## PASSAGE GIVEN
>> BEGIN

Thursday, September 04, 2014

Quartz Boulder and Quarried Questions

or
“Speak! Silent rock, and tell me thy mysterious tale...”
I drive by here often, along a road called Quassapuag, the old Indian Trail to the Lake of the same name. I've posted the good photos from different places along that trail/road and I've bored you with old aerial photos of the zigzag rows of stones that showed profusely on both sides of the road. Little bits of zigzag remain in places, sometimes as solid as can be, sometimes so borrowed from that you can barely tell they were once there. 
Every once in a while, someone cleans up around those "stone walls" - which I like much better than seeing that people have turned an old zigzag row into a brick and block-like "proper stone wall."

I'll post some details soon, but the one stone in the segment of stones that sticks out in my mind is a boulder further down the road where the row becomes less visible:
There it is on the left in the photo above, a boulder with a vein of quartz running through it:





Too big and oddly shaped to have been borrowed and used elsewhere, could it be a point stone that was just left alone because that was the easiest thing to do?
The next question just sort of popped into my head: Could a person quarry a stone point or other tool out of this vein of quartz? Wouldn't that be sort of handy, a little like a convenience store on the way from Nonnewaug Wigwams to the Quassapaug Fish Camp (on the White Deer Rocks Road)?

>> END

## MATERIAL
>> BEGIN

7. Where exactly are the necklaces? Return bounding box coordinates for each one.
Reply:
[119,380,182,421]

>> END

## REQUIREMENT 1
Answer these questions using the post about the quartz boulder:
(a) What is the name of the road the writer often drives along?
(b) What runs through the boulder that stands out in the writer's mind?
(c) Between which two places does the writer picture the boulder serving like a convenience store?
## REQUIREMENT 2
For each statement, indicate whether the post about the quartz boulder supports it, and quote the words of the post that settle the matter.
(a) The writer prefers cleaned-up zigzag rows to old rows rebuilt as proper stone walls.
(b) The boulder is small enough that it was likely taken away and used elsewhere.
(c) The Quassapaug Fish Camp is on the White Deer Rocks Road.
## REQUIREMENT 3
Reproduce the part of the post about the quartz boulder between "The next question" and "Deer Rocks Road)?", inclusive.
The listing is not needed for anything that follows.

## WRITTEN REPLY 1
(a) Quassapuag
(b) A vein of quartz
(c) Nonnewaug Wigwams and the Quassapaug Fish Camp

## WRITTEN REPLY 2
(a) Yes: "which I like much better than seeing that people have turned an old zigzag row into a brick and block-like"
(b) No: "Too big and oddly shaped to have been borrowed and used elsewhere"
(c) Yes: "the Quassapaug Fish Camp (on the White Deer Rocks Road)"

## WRITTEN REPLY 3
The next question just sort of popped into my head: Could a person quarry a stone point or other tool out of this vein of quartz? Wouldn't that be sort of handy, a little like a convenience store on the way from Nonnewaug Wigwams to the Quassapaug Fish Camp (on the White Deer Rocks Road)?